Comparisons to Wii U sales have followed the Switch over the past 10 months as a way to show either this console’s extraordinary appeal, the lack of it for the Wii U, or both.
In any event, Famitsu (as noticed by Resetera and Nibel earlier this morning) shows that the Switch reached 3,407,158 units sold by the end of the year, compared to the 3,301,555 sold by the Wii U over its lifetime. Again, those figures are for Japan.
Earlier this week, Nintendo itself reported that the Nintendo Switch was the fastest selling console in the U.S., logging 4.8 million units by year’s end. That’s the highest 10-month total of any video game system in U.S. sales history, beating even the Wii craze of 2006-2007.
But what is the global picture? We’ve been getting that data out of what Nintendo tells its investors at the end of each quarter. The company’s most recent guidance is that it expects to move 14 million Switches by the end of its fiscal year (in March) and that, too, would edge the Wii U’s global lifetime-to-date sales (13.56 million). The next report should be sometime at the end of this month.

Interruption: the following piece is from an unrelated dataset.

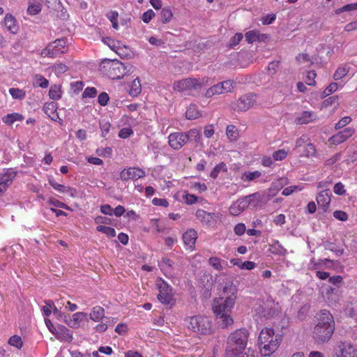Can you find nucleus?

Expect Nintendo to check in again with another fastest-selling milestone for the Switch once the console reaches its first year of sales on March 3. If the Switch was the fastest-selling console in the U.S. after one month, and after 10 months, it’ll probably be the fastest-selling one after 12 months, too. The console also has the 10-month record in Japan, where the title holder had been the PlayStation 2.